Lab Health and Safety

Require Grounded Plugs on All Electrical Equipment and Install GFI's Where Appropriate

The National Safety Council reports that about 1,000 people are electrocuted each year in the United States. In 2005, a biology professor at Cleveland State University died as the result of an electrical shock in the lab.

James A. Kaufman

OSHA specifies that all equipment in the workplace be grounded to avoid shock and possible electrocution. Removing or breaking off the ground pin is a bad and potentially fatal idea.

Most people are not aware of the danger associated with ungrounded equipment. This danger is compounded when the plug is a two-prong un-polarized type. If inserted backwards, the case of the appliance can be electrically hot. We find many in labs that are 50 to 120 volts hot.

This same problem can be caused by two other circumstances: (1) the electrician wires the receptacle backwards or (2) the appliance manufacturer does not follow the convention. In any of these three cases, if you near a ground, serious or fatal shocks can occur. Make sure that the ripple side of the appliance cord is connected to the wider side of the receptacle.

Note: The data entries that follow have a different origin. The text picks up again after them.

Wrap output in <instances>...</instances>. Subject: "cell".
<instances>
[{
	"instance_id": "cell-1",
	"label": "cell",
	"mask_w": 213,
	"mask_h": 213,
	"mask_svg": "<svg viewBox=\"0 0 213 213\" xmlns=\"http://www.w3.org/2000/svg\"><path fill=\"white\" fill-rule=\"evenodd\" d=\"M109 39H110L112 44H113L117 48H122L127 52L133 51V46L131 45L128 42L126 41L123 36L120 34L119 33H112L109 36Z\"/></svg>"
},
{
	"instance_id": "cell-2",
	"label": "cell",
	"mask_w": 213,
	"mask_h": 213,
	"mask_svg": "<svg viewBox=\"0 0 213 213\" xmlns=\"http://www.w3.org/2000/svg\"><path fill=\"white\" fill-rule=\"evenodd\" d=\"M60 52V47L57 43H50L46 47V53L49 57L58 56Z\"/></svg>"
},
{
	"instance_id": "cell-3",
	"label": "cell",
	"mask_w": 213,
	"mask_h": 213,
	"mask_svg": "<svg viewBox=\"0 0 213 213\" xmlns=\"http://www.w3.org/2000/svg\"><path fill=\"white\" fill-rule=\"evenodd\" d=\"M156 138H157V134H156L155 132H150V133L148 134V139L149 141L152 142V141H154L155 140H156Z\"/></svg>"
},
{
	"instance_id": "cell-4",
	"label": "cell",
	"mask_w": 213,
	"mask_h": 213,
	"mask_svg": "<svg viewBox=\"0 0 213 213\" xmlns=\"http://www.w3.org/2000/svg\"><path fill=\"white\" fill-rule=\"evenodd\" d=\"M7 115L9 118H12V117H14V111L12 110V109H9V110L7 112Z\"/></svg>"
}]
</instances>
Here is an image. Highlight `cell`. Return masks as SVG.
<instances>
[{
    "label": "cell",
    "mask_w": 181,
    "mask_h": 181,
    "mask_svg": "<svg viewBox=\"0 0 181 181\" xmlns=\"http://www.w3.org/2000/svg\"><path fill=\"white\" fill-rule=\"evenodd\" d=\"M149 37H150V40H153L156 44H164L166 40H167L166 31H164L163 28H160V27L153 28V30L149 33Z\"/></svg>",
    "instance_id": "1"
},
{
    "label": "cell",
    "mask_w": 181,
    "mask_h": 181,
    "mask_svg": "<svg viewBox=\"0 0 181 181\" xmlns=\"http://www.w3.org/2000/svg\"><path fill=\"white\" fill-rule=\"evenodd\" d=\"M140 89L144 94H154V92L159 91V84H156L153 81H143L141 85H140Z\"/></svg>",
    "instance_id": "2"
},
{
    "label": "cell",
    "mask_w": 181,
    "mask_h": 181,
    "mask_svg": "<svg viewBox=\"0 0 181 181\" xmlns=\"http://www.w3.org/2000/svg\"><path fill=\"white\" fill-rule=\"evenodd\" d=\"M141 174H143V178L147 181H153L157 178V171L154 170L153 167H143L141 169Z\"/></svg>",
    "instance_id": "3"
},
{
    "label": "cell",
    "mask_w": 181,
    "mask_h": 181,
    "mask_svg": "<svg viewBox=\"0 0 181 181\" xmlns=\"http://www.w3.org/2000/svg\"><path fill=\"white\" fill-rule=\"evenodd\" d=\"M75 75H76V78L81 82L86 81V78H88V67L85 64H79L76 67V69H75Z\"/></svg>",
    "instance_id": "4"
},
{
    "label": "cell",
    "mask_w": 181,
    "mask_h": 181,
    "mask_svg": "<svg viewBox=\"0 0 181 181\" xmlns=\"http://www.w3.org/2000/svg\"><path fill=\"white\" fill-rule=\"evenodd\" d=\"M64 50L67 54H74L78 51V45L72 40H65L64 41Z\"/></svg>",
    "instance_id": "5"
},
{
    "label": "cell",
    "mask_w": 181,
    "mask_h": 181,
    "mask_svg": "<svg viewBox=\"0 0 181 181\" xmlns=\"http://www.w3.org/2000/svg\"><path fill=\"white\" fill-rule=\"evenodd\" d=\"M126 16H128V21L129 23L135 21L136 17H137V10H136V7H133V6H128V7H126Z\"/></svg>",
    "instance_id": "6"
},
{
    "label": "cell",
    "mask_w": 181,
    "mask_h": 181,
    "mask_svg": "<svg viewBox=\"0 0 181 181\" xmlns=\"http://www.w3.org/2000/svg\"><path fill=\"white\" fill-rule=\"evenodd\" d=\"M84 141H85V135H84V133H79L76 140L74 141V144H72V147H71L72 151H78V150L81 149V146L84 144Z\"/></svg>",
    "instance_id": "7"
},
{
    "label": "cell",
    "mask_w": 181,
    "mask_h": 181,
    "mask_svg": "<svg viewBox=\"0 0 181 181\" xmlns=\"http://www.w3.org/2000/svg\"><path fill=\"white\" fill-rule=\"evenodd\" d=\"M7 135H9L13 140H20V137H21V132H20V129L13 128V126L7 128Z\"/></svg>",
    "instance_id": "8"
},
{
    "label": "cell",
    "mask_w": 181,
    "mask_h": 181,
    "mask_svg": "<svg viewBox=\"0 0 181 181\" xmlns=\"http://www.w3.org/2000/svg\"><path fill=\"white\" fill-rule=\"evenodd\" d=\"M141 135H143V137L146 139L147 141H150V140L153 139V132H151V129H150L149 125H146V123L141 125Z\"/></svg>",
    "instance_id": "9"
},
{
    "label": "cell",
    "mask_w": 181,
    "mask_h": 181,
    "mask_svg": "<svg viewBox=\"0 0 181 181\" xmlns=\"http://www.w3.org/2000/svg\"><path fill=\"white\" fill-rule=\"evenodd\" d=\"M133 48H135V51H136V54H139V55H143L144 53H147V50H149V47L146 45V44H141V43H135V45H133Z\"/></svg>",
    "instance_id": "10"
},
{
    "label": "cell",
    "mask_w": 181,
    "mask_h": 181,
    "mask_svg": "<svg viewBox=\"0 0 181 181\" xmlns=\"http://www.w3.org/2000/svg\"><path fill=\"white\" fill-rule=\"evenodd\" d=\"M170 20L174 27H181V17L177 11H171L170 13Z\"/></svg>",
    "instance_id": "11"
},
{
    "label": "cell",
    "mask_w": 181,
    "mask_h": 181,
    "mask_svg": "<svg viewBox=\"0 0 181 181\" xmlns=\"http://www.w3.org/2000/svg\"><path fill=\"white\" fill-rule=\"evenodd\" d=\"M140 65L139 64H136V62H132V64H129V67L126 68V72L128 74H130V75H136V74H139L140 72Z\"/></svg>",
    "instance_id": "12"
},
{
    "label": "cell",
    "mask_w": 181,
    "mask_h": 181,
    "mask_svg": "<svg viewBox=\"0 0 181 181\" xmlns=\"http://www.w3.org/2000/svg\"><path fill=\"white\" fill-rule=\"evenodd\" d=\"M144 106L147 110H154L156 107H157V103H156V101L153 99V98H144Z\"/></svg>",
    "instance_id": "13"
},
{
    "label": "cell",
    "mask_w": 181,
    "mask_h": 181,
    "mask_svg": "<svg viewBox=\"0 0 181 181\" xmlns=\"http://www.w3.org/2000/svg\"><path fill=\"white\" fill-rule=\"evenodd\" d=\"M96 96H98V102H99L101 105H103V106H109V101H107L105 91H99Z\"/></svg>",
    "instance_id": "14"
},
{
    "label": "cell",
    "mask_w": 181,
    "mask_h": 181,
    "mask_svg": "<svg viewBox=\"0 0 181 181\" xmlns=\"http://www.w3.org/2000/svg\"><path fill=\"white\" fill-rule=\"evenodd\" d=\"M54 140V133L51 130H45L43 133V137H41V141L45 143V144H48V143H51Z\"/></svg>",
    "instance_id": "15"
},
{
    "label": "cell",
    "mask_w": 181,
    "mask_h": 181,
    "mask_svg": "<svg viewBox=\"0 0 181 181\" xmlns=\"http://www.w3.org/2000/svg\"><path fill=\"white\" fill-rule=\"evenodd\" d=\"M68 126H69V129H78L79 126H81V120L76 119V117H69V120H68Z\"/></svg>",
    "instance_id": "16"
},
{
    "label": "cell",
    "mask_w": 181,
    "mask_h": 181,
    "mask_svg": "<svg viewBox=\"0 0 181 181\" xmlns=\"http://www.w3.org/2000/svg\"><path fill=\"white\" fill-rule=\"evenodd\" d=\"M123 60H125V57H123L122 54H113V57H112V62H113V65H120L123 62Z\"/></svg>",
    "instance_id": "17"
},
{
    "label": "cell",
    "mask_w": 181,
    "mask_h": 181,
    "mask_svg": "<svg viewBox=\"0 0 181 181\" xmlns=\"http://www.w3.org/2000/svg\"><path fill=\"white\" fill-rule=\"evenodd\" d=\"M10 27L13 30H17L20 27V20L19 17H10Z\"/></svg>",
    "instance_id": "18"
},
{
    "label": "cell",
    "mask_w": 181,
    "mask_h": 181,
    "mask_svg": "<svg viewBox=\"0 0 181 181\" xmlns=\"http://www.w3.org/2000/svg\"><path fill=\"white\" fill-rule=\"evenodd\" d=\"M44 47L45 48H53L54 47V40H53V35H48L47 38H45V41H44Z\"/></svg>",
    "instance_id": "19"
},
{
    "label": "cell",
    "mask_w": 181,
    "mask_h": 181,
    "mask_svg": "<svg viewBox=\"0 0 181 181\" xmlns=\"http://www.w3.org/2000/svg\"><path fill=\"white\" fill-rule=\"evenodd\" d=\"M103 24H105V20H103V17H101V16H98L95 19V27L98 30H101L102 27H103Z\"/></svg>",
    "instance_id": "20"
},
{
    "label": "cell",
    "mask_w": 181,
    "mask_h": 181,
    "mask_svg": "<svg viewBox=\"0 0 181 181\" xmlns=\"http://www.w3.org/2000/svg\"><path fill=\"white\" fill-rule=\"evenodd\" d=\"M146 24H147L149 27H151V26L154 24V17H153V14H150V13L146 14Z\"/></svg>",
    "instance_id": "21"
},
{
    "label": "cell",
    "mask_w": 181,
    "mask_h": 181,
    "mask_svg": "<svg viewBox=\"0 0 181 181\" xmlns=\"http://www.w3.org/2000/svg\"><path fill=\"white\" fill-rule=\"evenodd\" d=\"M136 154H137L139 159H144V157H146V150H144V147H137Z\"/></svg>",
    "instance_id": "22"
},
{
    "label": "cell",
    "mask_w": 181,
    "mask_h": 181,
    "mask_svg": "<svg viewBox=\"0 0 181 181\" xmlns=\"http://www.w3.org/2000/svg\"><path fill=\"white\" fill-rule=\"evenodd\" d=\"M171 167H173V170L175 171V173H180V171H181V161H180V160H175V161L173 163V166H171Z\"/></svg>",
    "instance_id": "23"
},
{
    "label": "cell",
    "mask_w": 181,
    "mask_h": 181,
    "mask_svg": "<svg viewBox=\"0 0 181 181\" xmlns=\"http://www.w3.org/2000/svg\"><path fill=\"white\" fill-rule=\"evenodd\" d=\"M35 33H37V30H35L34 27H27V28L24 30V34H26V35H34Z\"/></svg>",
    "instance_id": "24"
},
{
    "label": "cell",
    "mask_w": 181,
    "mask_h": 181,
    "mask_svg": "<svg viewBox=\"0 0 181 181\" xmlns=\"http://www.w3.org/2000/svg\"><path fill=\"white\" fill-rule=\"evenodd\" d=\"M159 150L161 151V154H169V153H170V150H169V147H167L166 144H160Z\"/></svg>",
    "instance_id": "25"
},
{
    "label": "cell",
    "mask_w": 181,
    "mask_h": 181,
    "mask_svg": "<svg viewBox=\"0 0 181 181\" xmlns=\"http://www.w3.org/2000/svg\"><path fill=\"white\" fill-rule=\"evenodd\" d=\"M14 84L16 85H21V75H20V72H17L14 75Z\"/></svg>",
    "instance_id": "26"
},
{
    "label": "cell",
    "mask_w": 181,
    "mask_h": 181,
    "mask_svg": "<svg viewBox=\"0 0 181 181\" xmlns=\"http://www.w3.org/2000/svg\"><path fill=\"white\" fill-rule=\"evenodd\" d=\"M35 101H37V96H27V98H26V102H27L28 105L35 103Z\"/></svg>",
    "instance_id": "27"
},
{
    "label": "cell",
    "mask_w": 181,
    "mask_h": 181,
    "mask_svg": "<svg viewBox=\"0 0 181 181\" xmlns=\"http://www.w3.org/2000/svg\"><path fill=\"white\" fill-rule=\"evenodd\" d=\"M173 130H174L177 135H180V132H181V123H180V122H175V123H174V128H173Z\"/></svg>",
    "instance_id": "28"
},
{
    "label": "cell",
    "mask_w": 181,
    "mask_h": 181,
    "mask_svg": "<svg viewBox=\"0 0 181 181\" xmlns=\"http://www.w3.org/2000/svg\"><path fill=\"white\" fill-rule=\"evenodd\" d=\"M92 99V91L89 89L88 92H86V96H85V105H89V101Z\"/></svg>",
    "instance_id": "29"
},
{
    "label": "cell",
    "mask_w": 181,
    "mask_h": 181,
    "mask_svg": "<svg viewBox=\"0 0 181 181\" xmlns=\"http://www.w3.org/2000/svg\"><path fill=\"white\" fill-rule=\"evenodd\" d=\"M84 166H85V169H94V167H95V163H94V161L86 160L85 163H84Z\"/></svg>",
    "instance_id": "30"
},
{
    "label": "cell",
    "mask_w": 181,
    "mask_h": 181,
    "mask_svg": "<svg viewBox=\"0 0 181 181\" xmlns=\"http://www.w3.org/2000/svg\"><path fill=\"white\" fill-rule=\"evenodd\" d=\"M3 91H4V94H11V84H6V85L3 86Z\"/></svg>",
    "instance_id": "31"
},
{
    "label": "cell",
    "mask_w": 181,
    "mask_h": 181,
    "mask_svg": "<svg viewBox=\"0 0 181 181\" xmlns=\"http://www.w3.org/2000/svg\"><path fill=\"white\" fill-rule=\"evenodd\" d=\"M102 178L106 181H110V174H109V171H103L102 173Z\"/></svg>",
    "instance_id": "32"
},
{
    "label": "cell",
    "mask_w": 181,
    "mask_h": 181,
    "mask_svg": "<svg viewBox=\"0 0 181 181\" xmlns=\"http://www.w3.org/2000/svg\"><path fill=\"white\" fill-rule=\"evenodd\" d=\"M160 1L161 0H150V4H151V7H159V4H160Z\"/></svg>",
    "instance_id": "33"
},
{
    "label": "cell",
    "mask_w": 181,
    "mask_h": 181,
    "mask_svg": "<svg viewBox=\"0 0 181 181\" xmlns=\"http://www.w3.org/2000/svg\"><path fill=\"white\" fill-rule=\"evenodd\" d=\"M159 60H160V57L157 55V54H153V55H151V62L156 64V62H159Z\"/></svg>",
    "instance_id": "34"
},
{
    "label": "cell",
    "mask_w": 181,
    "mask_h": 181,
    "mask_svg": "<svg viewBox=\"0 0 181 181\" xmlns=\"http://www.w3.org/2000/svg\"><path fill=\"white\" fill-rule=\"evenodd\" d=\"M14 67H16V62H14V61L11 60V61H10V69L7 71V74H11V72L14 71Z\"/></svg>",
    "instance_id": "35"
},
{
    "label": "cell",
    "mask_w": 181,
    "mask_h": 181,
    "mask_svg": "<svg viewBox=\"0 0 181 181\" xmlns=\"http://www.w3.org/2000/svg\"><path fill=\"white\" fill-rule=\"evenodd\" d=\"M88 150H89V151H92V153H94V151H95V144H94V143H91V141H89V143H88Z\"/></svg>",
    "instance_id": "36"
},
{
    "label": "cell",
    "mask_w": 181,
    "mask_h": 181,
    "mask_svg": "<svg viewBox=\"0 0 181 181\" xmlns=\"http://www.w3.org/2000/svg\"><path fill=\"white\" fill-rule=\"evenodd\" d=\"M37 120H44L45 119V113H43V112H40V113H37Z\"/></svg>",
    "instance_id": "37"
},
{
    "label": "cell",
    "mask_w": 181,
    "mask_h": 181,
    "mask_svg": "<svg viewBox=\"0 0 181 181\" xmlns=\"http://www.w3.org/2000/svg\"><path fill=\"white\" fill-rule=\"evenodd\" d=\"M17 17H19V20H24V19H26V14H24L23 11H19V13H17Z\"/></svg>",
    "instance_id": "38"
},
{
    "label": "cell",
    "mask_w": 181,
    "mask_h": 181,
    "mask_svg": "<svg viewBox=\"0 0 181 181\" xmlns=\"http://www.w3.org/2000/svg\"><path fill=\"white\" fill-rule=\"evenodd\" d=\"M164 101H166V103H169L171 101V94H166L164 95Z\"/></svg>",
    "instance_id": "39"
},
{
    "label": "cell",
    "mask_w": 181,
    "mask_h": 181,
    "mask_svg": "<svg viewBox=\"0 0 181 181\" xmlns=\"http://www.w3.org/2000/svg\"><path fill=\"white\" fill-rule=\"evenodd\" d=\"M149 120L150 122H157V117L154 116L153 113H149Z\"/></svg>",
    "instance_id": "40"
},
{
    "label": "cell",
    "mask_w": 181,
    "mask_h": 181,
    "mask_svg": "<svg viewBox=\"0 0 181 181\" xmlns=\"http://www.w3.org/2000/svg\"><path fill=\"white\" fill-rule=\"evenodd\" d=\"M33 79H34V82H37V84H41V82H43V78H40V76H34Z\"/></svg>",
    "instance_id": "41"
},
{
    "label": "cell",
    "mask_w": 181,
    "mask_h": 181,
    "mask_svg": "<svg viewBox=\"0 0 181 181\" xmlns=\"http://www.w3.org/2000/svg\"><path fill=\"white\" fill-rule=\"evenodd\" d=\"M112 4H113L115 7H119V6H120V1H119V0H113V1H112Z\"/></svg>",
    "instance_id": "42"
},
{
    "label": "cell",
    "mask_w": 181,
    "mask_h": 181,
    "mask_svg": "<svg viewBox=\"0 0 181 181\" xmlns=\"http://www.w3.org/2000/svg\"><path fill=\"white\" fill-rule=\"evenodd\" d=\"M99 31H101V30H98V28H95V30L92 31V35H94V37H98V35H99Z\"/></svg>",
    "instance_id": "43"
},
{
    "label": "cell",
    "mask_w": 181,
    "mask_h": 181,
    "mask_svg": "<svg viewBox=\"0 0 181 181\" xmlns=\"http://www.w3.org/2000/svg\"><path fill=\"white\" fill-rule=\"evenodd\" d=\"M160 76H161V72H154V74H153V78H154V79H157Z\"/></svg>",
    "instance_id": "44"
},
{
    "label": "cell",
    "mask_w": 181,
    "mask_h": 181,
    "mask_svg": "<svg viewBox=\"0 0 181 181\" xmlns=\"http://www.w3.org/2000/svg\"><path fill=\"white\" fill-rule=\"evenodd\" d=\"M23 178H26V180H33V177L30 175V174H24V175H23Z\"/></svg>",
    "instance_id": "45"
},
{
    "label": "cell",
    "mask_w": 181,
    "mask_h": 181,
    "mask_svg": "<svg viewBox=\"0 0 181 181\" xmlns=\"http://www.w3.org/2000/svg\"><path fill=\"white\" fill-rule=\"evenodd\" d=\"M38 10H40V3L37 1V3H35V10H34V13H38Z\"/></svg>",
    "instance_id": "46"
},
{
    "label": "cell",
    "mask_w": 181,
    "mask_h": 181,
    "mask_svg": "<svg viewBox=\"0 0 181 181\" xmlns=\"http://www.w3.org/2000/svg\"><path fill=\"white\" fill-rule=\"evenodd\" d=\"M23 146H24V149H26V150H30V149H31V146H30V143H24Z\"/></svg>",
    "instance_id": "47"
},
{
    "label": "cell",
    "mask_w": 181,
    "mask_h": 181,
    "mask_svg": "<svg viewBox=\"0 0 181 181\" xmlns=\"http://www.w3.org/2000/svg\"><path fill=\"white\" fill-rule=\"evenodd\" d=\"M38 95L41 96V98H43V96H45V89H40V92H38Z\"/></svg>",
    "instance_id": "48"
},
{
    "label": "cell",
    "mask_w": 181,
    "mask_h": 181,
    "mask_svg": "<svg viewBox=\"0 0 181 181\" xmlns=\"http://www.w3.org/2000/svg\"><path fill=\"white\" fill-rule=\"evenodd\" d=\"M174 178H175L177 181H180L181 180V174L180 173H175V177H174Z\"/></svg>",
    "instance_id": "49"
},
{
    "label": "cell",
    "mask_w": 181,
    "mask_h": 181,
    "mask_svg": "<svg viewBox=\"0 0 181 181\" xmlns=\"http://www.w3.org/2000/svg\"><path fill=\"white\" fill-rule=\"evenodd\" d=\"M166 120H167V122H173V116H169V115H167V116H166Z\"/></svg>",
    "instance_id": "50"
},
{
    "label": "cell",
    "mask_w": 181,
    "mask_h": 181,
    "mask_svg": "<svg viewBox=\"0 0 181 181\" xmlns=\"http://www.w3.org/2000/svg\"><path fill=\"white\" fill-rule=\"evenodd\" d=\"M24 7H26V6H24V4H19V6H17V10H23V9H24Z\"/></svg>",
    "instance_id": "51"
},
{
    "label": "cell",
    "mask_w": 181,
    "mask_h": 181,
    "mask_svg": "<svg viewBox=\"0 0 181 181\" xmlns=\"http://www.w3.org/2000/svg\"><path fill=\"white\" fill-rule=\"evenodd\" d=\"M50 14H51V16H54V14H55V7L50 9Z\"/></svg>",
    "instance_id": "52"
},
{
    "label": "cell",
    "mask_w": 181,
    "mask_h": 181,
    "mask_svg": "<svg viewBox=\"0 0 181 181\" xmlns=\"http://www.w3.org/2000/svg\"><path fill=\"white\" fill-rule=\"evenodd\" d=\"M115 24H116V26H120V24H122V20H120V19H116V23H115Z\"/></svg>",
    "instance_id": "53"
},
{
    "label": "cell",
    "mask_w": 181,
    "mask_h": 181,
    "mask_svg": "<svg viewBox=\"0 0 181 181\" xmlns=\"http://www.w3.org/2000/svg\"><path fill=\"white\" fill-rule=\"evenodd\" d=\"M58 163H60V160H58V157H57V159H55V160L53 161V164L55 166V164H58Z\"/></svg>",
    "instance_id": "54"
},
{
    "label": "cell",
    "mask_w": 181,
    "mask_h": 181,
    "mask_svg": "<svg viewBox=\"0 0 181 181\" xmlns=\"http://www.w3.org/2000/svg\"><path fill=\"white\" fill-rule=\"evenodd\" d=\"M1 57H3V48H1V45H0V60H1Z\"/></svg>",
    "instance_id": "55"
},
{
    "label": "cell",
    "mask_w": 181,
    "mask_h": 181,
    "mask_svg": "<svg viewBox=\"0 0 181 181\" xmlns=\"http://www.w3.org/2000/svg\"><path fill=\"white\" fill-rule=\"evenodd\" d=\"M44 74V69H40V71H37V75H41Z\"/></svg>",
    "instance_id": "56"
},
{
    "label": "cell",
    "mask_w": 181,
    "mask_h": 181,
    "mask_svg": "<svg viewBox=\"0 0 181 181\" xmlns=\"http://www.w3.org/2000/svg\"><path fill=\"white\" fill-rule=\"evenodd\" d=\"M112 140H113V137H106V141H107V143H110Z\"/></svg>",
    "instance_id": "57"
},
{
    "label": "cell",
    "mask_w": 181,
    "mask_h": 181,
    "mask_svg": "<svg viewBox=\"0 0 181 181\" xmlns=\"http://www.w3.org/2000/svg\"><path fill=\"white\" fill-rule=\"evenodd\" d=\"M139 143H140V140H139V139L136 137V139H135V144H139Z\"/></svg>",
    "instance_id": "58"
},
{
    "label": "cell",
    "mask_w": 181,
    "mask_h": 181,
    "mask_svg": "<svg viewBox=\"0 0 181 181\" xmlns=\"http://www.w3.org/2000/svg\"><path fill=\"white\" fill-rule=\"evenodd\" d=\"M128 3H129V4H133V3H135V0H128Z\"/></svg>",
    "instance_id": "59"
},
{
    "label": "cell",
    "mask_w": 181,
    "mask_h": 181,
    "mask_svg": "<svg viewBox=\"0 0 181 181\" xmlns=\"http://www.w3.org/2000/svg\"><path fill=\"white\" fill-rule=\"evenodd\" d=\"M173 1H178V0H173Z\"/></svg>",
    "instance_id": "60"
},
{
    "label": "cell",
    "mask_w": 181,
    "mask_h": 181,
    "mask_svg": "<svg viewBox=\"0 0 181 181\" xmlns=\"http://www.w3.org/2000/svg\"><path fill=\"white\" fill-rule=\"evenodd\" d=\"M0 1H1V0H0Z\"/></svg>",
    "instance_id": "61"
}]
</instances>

A ground monitor or circuit analyzer can be used to ensure that the receptacle is correctly wired. An AC-sensor can tell you if the case of the appliance or device is electrically hot or not. A Tension Tester will indicate if the receptacle is holding on to the plug’s prongs with sufficient force to meet electrical code specifications. All three tests should be performed annually on receptacles and electrical equipment in the lab.

The use of Ground Fault Interrupters (GFIs) can provide significant shock protection. They should be installed in any location where the receptacle is within six feet of a ground or water is likely to be present on the floor or surfaces.